Material for the task:
>>

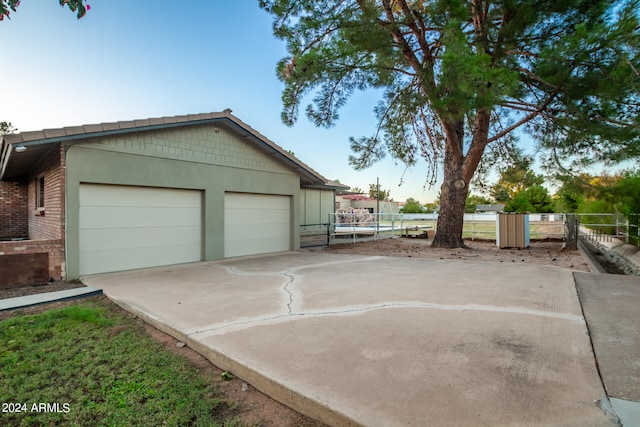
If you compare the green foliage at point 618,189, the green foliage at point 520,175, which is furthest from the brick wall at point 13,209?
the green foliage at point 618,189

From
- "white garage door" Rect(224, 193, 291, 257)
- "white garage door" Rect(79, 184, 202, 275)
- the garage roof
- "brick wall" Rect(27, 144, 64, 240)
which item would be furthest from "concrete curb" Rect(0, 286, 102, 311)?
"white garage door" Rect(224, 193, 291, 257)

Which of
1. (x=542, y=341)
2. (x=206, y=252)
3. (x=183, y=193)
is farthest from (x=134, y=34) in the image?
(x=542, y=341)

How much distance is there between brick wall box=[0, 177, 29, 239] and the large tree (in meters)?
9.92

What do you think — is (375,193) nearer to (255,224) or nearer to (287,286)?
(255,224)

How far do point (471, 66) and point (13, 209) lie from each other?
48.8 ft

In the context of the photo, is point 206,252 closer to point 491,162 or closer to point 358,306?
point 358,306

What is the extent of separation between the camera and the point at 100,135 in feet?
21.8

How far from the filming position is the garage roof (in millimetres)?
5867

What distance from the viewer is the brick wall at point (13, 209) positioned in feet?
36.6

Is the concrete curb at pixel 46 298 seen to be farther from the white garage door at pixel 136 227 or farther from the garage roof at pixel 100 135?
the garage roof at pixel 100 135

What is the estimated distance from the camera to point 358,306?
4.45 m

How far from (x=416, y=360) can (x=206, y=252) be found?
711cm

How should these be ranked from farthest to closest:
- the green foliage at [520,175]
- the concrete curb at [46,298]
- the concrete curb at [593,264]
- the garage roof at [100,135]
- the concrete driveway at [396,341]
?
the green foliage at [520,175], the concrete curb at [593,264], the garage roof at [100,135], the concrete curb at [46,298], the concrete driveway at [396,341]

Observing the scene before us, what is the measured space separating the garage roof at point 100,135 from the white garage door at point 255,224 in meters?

<<
>>

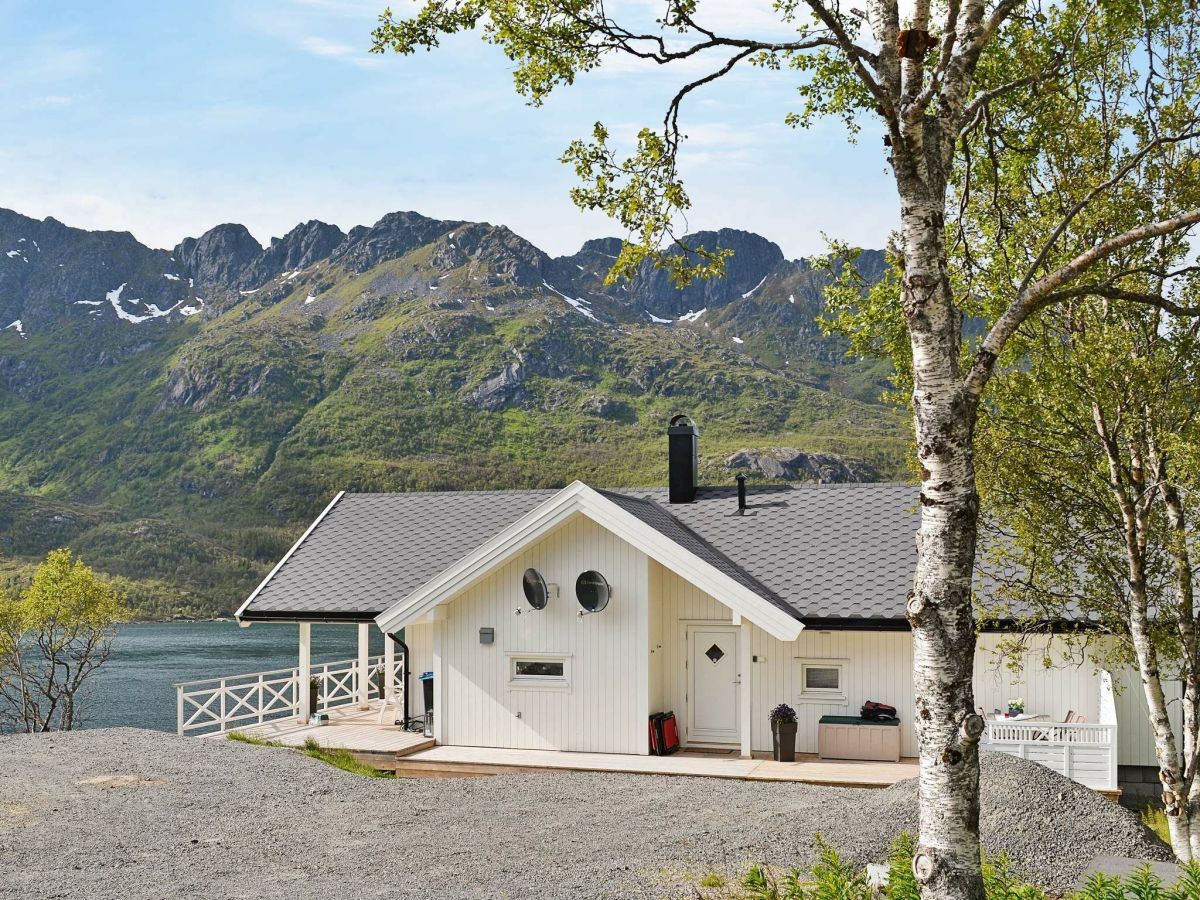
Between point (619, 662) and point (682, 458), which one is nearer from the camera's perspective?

<<

Exercise prompt: Update the listing from the line containing "In the context" through the line containing "the green foliage at [520,175], the" by changing "camera" to "observer". Leave everything else as it is, and give back only those lines.

Final result:
In the context of the photo, is point 206,252 closer to point 491,162 or closer to point 358,306?
point 358,306

What is the extent of separation between the observer and the point at 100,135 in feet?
21.8

How far from the filming position is the garage roof (in millimetres)?
5867

What distance from the viewer is the brick wall at point (13, 209) positioned in feet?
36.6

Is the concrete curb at pixel 46 298 seen to be farther from the white garage door at pixel 136 227 or farther from the garage roof at pixel 100 135?
the garage roof at pixel 100 135

What is the estimated distance from the observer to point 358,306?
4.45 m

How far from (x=416, y=360) can (x=206, y=252) be found?
711cm

How should these be ranked from farthest to closest:
- the green foliage at [520,175]
- the concrete curb at [46,298]
- the concrete curb at [593,264]
- the garage roof at [100,135]
- the concrete driveway at [396,341]
?
the green foliage at [520,175], the concrete curb at [593,264], the garage roof at [100,135], the concrete curb at [46,298], the concrete driveway at [396,341]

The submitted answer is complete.